Desapareció durante unos instantes. Yo pude seguir sus movimientos con el oído, el chancleteo de sus pies, el breve intercambio con un inquilino -«Va tarde, papito»; «Ay, doña Consu, no se meta en lo que no le importa»-, y por un instante pensé que la charla se había terminado y lo siguiente sería un muchachito de bigote ralo que me pide que me vaya con alguna frase relamida, lo acompaño a la puerta o señor, gracias por su visita. Pero entonces la vi regresar como distraída, mirándose las uñas de la mano izquierda: de nuevo la niña que yo había visto en la puerta de la casa.

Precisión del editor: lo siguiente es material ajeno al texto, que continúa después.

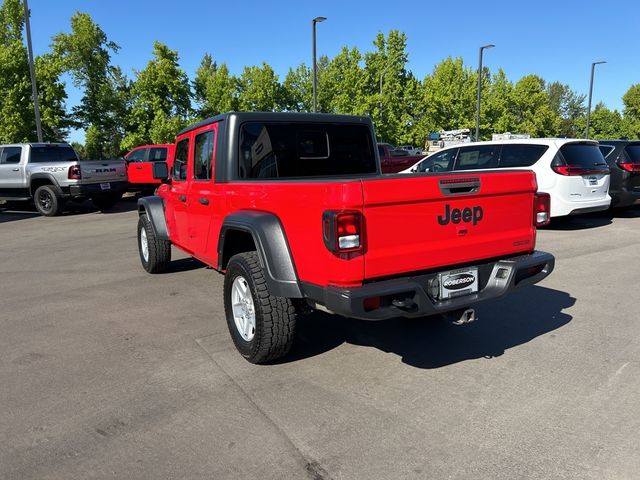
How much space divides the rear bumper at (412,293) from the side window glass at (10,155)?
565 inches

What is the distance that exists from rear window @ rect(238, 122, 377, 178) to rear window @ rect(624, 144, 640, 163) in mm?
8266

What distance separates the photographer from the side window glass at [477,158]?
10055 mm

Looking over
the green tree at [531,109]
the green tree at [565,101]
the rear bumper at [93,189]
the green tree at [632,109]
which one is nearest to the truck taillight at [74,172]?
the rear bumper at [93,189]

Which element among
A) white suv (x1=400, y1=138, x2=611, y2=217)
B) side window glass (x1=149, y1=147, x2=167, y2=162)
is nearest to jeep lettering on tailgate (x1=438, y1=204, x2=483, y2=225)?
white suv (x1=400, y1=138, x2=611, y2=217)

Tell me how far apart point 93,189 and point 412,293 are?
1272 cm

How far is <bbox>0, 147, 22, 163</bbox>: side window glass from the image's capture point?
14.5m

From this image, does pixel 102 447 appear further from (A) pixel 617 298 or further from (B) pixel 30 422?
(A) pixel 617 298

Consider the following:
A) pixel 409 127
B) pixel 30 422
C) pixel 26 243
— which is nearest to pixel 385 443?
pixel 30 422

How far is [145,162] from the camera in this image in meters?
17.7

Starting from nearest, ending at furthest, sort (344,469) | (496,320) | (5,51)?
(344,469), (496,320), (5,51)

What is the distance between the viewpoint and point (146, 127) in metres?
32.4

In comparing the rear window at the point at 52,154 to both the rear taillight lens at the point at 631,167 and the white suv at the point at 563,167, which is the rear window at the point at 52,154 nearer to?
the white suv at the point at 563,167

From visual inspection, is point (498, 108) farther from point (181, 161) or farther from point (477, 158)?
point (181, 161)

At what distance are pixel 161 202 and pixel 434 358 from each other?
4103mm
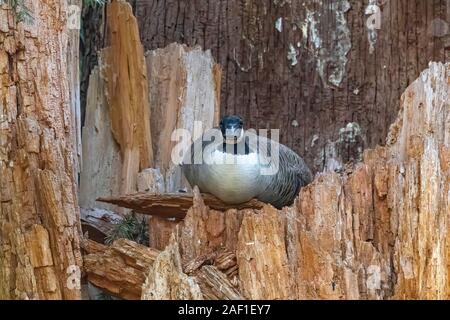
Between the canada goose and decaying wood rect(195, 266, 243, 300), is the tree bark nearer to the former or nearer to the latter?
the canada goose

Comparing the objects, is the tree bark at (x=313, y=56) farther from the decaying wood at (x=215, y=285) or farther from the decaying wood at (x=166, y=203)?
the decaying wood at (x=215, y=285)

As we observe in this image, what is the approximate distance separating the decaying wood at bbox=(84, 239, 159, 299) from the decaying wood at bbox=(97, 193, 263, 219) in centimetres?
28

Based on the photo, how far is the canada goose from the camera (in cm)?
484

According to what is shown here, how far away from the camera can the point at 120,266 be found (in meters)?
4.63

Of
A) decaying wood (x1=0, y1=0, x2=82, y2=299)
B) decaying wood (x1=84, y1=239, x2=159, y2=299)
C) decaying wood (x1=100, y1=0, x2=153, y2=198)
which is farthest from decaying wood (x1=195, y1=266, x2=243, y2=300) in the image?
decaying wood (x1=100, y1=0, x2=153, y2=198)

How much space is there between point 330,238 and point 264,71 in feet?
7.64

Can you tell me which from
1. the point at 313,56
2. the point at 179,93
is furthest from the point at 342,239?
the point at 313,56

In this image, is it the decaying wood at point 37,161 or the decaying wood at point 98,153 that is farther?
the decaying wood at point 98,153

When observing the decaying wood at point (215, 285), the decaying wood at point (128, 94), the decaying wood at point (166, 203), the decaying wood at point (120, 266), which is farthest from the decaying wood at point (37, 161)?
the decaying wood at point (128, 94)

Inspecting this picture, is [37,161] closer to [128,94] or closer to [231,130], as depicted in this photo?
[231,130]

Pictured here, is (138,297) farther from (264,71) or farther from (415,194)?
(264,71)

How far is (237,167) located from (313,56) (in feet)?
6.56

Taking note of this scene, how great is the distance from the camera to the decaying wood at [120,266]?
4.54m
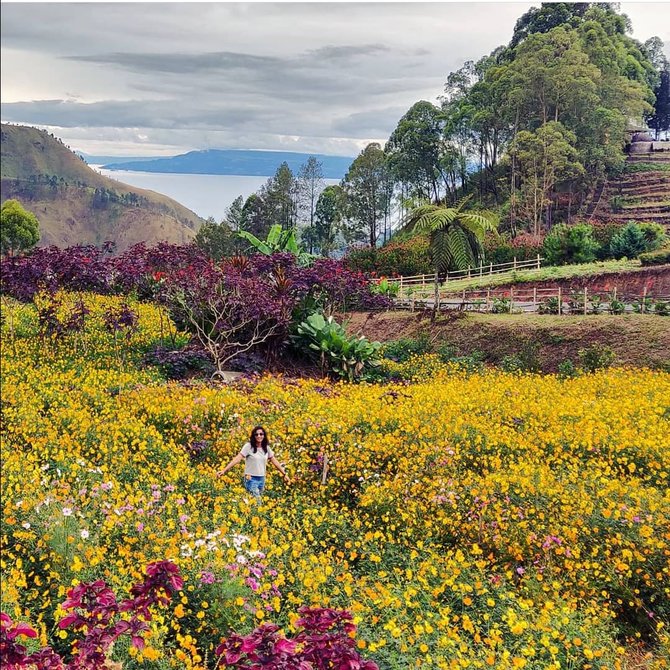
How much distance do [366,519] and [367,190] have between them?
40.3 m

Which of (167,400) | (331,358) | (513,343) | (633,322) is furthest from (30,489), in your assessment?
(633,322)

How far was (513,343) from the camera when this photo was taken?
15.1 metres

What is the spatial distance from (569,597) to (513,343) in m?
10.6

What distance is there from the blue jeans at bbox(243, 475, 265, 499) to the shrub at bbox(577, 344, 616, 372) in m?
8.81

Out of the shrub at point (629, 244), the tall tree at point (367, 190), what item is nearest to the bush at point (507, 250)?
the shrub at point (629, 244)

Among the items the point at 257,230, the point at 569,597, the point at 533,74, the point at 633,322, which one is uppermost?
the point at 533,74

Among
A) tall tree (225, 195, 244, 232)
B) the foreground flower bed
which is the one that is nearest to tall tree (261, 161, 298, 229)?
tall tree (225, 195, 244, 232)

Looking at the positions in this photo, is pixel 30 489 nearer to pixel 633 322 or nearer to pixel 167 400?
pixel 167 400

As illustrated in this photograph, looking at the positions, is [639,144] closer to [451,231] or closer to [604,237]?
[604,237]

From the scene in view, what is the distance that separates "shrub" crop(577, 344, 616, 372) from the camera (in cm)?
1322

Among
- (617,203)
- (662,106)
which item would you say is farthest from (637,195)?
(662,106)

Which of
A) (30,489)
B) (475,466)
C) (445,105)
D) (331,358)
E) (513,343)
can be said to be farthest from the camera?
(445,105)

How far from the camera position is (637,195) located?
147ft

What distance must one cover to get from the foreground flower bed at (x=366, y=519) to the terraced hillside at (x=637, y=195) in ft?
117
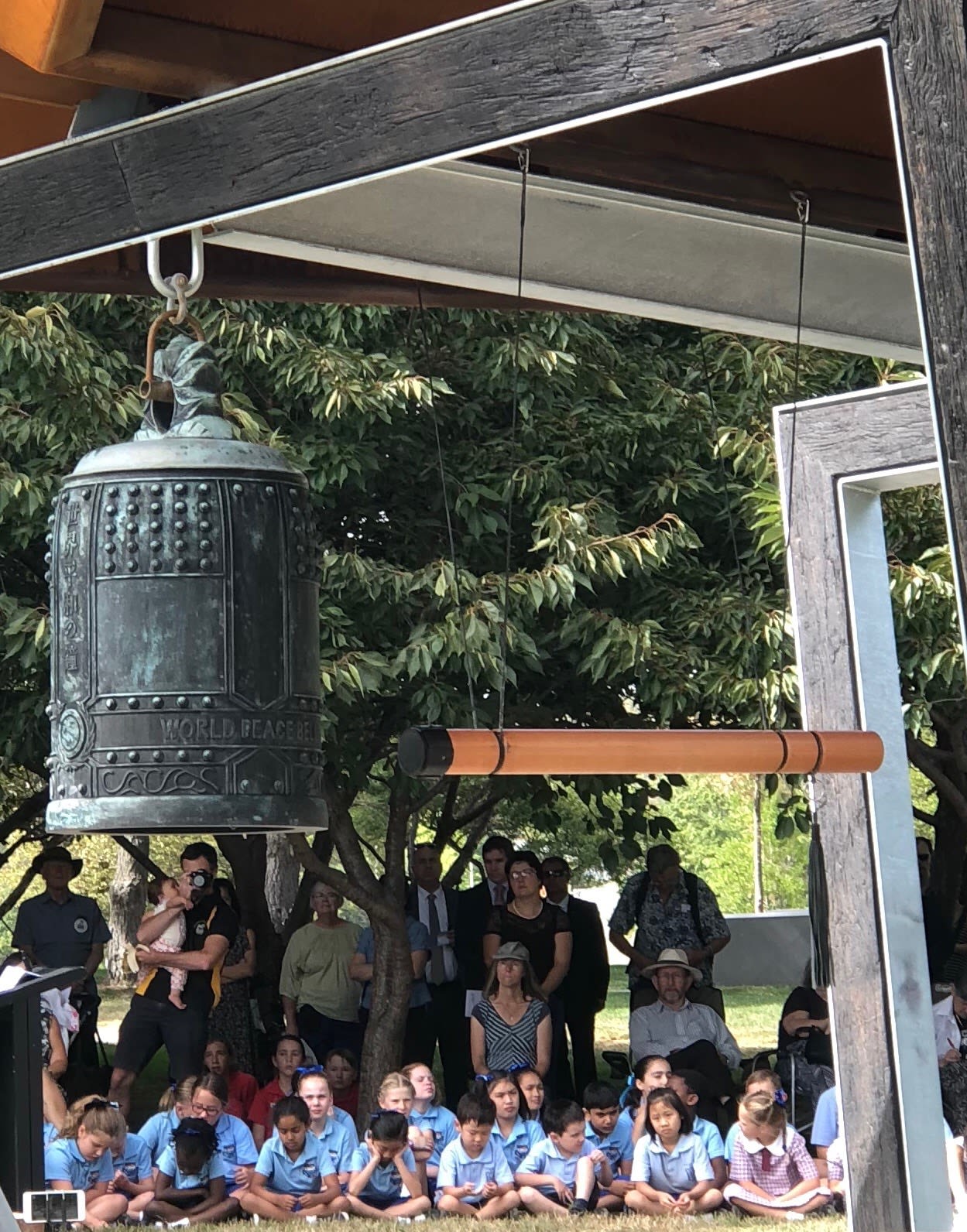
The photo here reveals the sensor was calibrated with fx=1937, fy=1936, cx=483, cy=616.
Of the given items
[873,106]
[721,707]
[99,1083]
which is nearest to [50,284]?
[873,106]

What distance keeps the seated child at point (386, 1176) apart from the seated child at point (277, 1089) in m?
0.75

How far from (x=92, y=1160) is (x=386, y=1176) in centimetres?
121

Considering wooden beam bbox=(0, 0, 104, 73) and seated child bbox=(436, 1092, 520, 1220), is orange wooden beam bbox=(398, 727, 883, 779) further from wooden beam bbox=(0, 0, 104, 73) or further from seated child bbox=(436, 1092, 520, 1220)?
seated child bbox=(436, 1092, 520, 1220)

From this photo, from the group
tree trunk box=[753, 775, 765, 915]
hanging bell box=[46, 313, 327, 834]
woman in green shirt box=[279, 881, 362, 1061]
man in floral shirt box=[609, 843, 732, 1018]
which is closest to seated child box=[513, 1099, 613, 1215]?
man in floral shirt box=[609, 843, 732, 1018]

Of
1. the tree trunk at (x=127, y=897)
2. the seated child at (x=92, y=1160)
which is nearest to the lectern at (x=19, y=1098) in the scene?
the seated child at (x=92, y=1160)

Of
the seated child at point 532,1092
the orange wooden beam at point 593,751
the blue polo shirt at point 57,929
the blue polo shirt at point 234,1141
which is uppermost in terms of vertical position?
the blue polo shirt at point 57,929

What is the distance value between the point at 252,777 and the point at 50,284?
1.29 m

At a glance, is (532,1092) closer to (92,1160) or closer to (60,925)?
(92,1160)

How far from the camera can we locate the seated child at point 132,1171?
315 inches

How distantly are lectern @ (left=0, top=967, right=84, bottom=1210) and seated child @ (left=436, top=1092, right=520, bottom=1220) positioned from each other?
3.11 meters

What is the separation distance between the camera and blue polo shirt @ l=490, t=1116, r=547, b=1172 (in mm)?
8047

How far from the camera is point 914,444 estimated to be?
5586mm

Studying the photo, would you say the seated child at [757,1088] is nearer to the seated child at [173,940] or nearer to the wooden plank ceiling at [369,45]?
the seated child at [173,940]

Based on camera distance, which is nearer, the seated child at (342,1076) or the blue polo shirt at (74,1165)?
the blue polo shirt at (74,1165)
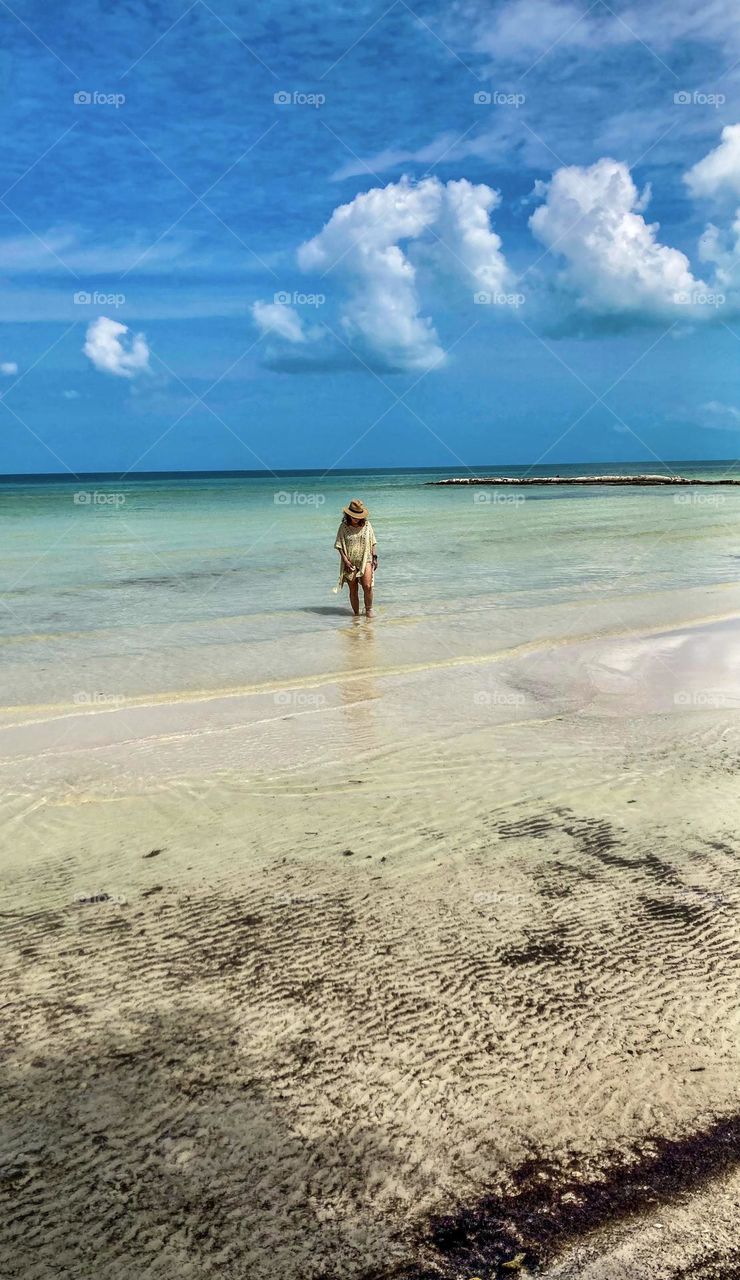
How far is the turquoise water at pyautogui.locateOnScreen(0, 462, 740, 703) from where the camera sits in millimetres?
10844

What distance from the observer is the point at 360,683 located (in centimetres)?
896

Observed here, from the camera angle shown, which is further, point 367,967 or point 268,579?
point 268,579

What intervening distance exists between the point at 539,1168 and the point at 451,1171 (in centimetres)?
25

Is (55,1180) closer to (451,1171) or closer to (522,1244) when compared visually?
(451,1171)

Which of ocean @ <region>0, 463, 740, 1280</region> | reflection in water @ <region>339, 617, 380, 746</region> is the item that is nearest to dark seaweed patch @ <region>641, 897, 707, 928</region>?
ocean @ <region>0, 463, 740, 1280</region>

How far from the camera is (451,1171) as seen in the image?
2.51m

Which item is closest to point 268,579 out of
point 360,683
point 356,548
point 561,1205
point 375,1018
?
point 356,548

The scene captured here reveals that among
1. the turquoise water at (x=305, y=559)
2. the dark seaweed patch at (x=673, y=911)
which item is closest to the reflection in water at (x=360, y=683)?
the turquoise water at (x=305, y=559)

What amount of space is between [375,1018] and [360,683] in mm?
5822

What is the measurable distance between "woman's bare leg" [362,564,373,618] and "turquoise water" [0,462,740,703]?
14.6 inches

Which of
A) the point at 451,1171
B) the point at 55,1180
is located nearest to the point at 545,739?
the point at 451,1171

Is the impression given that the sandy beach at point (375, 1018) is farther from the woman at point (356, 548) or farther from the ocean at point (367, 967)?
the woman at point (356, 548)

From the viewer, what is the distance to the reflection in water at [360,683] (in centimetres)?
731

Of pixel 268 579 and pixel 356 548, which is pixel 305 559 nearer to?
pixel 268 579
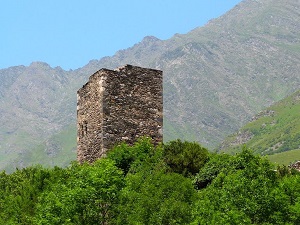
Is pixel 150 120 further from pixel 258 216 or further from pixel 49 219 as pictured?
pixel 258 216

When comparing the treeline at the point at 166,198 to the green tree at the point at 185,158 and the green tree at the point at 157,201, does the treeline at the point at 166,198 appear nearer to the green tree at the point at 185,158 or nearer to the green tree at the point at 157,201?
the green tree at the point at 157,201

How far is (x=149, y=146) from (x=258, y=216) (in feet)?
41.6

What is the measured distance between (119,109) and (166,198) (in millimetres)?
10960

En la otra mano (sus dedos se hacían delicados para sostenerlo, como a un animalito enfermo) llevaba un balón de fútbol demasiado pequeño que muy pronto se convirtió en una vieja radio en forma de balón de fútbol. Dos de los hexágonos negros eran los parlantes; en la parte superior había una ventanilla que dejaba ver la casetera; en la casetera había puesto un cassette negro. Un cassette negro de etiqueta naranja. En la etiqueta, una sola palabra: BASF.